# 取り組む課題
保健所の濃厚接触者対応の見直しを伝える記事を、最後の文の後から書き進めてもらえますか。

# 演習用の文章
〈新型コロナ〉市民に戸惑い、不安 濃厚接触者業務見直し 「柔軟対応」理解求める 糸魚川保健所

 オミクロン株の影響による新型コロナウイルス感染急拡大を受け、県は25日、濃厚接触者対応に関する保健所業務の見直しを発表した。保健所への負荷軽減を図るなどの目的で行う。明らかになった方針変更に対し、糸魚川市内では戸惑い、不安の声も聞かれる。

 県の発表によると、これまでは保健所が検査陽性者に聞き取り、濃厚接触者や感染経路を個々に把握して感染拡大防止に努めてきたが、今後は陽性者の同居家族以外の濃厚接触者への連絡・検査は行わない。重症化リスクの高い高齢者、障害者などへの対応に重点を置くとしている。

 業務見直しを知り、市内の70代男性は「県は濃厚接触者の基準を示しているが、自分で判断するとなると難しい。自分で言えない人も出てくるだろう」と困惑。80代女性は「市の感染者発表が人数だけになってしまい、とても怖い。見えないお化けにおびえているようだ」と不安を募らせた。

# 抽出された情報
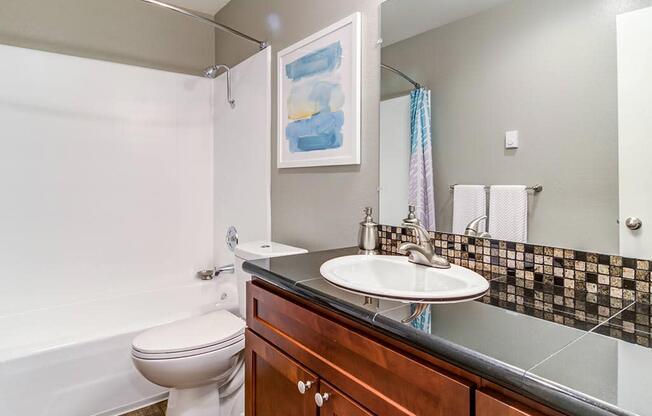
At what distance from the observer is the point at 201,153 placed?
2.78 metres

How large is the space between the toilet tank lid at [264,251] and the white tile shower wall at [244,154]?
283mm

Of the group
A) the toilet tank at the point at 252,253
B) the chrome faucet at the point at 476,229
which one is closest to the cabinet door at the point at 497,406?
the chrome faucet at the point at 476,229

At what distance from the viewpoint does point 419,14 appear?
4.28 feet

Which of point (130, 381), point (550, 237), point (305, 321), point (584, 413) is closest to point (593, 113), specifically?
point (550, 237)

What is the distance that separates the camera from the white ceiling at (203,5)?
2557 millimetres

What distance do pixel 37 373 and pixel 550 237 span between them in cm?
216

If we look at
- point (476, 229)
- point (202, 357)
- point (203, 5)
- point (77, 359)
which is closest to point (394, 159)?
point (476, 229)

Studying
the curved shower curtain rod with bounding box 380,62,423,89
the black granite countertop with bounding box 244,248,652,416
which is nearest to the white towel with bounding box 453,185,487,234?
* * *
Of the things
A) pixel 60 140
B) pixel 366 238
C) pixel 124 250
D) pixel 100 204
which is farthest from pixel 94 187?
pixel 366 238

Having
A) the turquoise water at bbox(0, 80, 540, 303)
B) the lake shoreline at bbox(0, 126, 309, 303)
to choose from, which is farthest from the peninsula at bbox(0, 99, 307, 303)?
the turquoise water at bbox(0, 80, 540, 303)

# 演習の結果
 糸魚川市は「県の決定事項」と、原則を明確にしながら、市民生活に支障を来さないための周知等に向けて、県との調整、連携を図り対応していく」との方針を示した。

 上越タイムス社の取材に対し、県糸魚川保健所の山﨑理所長は「機械的に学校や職場の検査を、行政として全てやめてしまうということではない」と説明。「接触者の検査を行わないと大きな問題が生じることがないかなど、個別に状況をお聞かせいただいた上で、必要と判断される場合には検査を行う場合もあろうかと思う」と、柔軟対応への考えも話し、市民に向けて理解を求めた。